# [Prompt A]
In the emotional music thread, which piece does the user "Phil loves classical" say they always mention in this kind of thread?
# [Prompt B]
Copy out the part of the emotional music thread starting at "## Allegro Con" and ending at "the interpretation itself.".
# [Prompt C]
Pick up the emotional music forum thread after its last line and keep writing it.

# [Source]
= = =

# Emotional music



## Aurelian (Sep 9, 2011)

I usually do not cry when listening to music, but I have more recently while listening to Lucia Popp!











Finally, this is a little slower than usual, but fantastic:





Which works / performances are especially emotional for you?


----------



## BenG (Aug 28, 2018)

The only time when I have ever cried (at music) was at the ending of this phenomenal performance. The passion displayed was simply overwhelming.


----------



## Phil loves classical (Feb 8, 2017)

Aurelian said:


> I usually do not cry when listening to music, but I have more recently while listening to Lucia Popp!
> 
> 
> 
> ...


I agree Popp has some voice that seems to suggest vulnerability. She sort of looks that way to me too, with the big eyes.

Here is my vote. Also from Marriage of Figaro, but with Janowitz. The third phrase always gets me.






As always with this kind of thread I also mention Ravel's Pavane.


----------



## Mandryka (Feb 22, 2013)

My favourite Popp is in Carmina Burana, this scene for example


----------



## RICK RIEKERT (Oct 9, 2017)

Frederica von Stade's glorious voice has always struck a deep chord with me.


----------



## Allegro Con Brio (Jan 3, 2020)

BenG said:


> The only time when I have ever cried (at music) was at the ending of this phenomenal performance. The passion displayed was simply overwhelming.


That truly is something to watch; almost like a spiritual encounter for conductor and soloist even though I'm not as big on the interpretation itself.


----------



## Ethereality (Apr 6, 2019)

I don't get what people are going on about. Music can't make you cry? Music is the first thing capable of making one cry. Okay, I know some like to listen to I - V - I bouncy German ritual music all day, but there are other outlets of creativity out there.

Debussy





Horner





Williams


----------



## Enthusiast (Mar 5, 2016)

I rarely cry from music but watching on TV Barenboim conducting his East West Divan Orchestra in a bleeding chunk from Tannhäuser. Was it the music? Or was it the event (an orchestra of Israeli Arabs and Jews playing Wagner - of all composers)? Or maybe it was just Barenboim's stately posture for conducting it? Or all three? 

In any case, the big theme for Tannhäuser is not "emotional" as such but the sense of rising above fate (I refer to what the music in abstract says to me rather than the opera or associations with it) is one thing in music that can make me feel emotional.


----------



## millionrainbows (Jun 23, 2012)




----------



## millionrainbows (Jun 23, 2012)

BenG said:


> The only time when I have ever cried (at music) was at the ending of this phenomenal performance. The passion displayed was simply overwhelming.





Allegro Con Brio said:


> That truly is something to watch; almost like a spiritual encounter for conductor and soloist...


WOW, you are absolutely right! What a performance! Thank you for this!


----------



## Guest (Aug 27, 2020)

Ethereality said:


> I don't get what people are going on about. Music can't make you cry?

= = =

# [Items]
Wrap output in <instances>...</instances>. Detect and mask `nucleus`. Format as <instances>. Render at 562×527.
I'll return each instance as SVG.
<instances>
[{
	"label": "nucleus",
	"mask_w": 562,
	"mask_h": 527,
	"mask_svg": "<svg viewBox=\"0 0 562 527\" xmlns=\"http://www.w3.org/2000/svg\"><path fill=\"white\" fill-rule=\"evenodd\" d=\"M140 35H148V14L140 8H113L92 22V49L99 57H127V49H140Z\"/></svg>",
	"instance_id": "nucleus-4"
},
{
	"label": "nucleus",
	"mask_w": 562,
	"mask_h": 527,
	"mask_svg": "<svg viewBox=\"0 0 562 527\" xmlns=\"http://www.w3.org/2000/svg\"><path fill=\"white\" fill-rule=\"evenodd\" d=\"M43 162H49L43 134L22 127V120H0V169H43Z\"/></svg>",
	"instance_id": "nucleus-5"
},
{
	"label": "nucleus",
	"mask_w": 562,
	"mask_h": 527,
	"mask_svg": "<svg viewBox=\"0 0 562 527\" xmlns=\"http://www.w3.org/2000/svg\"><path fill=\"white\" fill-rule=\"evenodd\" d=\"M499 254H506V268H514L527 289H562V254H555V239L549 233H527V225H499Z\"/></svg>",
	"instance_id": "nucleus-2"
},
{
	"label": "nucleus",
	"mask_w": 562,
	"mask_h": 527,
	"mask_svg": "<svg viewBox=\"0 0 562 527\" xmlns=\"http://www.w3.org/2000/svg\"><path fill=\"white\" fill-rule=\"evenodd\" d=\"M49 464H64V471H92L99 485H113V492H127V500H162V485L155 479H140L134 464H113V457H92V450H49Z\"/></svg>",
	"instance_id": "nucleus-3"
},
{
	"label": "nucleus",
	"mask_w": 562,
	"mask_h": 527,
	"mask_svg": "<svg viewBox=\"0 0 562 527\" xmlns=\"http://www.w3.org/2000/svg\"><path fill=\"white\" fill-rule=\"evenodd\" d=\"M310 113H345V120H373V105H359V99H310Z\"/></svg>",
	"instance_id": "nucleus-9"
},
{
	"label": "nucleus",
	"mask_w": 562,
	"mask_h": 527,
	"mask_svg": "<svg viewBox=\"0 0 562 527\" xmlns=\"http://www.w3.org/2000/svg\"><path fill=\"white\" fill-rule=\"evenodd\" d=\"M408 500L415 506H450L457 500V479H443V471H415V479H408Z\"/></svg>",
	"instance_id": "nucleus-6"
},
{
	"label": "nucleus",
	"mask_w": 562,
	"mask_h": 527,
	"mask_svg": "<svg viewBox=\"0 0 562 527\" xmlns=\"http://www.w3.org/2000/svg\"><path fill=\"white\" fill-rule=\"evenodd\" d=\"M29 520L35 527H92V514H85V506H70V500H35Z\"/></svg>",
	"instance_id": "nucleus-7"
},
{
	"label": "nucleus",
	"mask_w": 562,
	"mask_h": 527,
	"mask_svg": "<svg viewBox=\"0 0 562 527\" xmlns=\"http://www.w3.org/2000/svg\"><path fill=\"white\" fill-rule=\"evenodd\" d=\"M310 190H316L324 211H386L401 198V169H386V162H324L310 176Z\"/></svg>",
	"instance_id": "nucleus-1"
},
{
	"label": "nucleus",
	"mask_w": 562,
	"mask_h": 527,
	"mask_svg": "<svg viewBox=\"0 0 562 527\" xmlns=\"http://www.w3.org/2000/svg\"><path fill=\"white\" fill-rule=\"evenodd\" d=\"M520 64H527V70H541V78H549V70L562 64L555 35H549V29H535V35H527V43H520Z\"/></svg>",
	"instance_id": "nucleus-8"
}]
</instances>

= = =

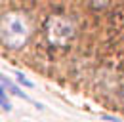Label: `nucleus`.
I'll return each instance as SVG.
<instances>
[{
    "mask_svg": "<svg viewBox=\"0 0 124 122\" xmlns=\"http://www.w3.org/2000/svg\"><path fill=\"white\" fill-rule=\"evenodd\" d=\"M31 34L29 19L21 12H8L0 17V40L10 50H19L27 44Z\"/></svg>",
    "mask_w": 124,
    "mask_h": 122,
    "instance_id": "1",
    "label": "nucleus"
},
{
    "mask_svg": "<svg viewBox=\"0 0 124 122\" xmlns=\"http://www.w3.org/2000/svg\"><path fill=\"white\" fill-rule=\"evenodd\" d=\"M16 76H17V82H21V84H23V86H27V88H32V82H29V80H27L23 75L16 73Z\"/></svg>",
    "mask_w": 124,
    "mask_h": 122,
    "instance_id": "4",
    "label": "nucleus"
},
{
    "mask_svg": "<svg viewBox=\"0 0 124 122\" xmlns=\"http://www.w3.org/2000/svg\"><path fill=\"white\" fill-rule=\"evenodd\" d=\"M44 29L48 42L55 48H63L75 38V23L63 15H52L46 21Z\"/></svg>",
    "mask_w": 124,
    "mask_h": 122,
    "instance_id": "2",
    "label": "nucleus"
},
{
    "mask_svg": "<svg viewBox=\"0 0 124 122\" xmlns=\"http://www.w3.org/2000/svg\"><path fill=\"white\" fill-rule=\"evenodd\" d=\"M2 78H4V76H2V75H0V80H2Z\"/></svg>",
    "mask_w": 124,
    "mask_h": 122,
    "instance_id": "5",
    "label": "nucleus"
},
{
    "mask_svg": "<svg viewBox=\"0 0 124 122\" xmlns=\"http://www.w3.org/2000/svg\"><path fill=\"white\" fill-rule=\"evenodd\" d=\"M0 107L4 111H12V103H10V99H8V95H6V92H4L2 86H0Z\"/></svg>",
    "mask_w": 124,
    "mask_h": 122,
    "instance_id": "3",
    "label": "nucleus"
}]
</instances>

= = =

# [Written reply A]
Ravel's Pavane.

# [Written reply B]
## Allegro Con Brio (Jan 3, 2020)

BenG said:


> The only time when I have ever cried (at music) was at the ending of this phenomenal performance. The passion displayed was simply overwhelming.


That truly is something to watch; almost like a spiritual encounter for conductor and soloist even though I'm not as big on the interpretation itself.

# [Written reply C]
No one said music "can't" make them cry.


----------



## millionrainbows (Jun 23, 2012)

MacLeod said:


> No one said music "can't" make them cry.


Ok, then, I will.


----------



## Pat Fairlea (Dec 9, 2015)

Obviously, different works, performances will grab the emotions of different people in different ways, so in a way this thread is on a hiding to nothing. But it's interesting. 
BenG proposed a thrilling performance of Rachmaninoff's 3rd P Concerto, which was immensely moving for all kinds of reasons, some of them to do with the music, some with the performance itself.
My nominee, which gets me everytime I hear it, is Ferrier at her loveliest in a deeply moving folksong:


----------



## Jacck (Dec 24, 2017)

many movie sountracks are much more emotional than classical music. To draw emotions is the primary goal of movie music. Classical music is more measured and more complex, and it does not impact the emotions so directly. Of course there are some slow movements that are full of emotions, for example Chopin piano concerto 2, but those are rather exceptions.

CM is not as sentimental as this


----------



## BenG (Aug 28, 2018)

millionrainbows said:


> WOW, you are absolutely right! What a performance! Thank you for this!


I love how he literally stood up as soon as he hit the last note! How could he not?


----------



## millionrainbows (Jun 23, 2012)

BenG said:


> I love how he literally stood up as soon as he hit the last note! How could he not?


I like the way he was sweating. Not enough of that in CM...


----------



## Strange Magic (Sep 14, 2015)

I cry every time I listen to Sibelius' _Pohjola"s Daughter_. Can't help it--the triggers.......


----------



## Guest (Aug 28, 2020)

Aurelian said:


> I usually do not cry when listening to music, but I have more recently while listening to Lucia Popp!
> 
> 
> 
> ...


Historically, these works have moved me to tears - though not every time.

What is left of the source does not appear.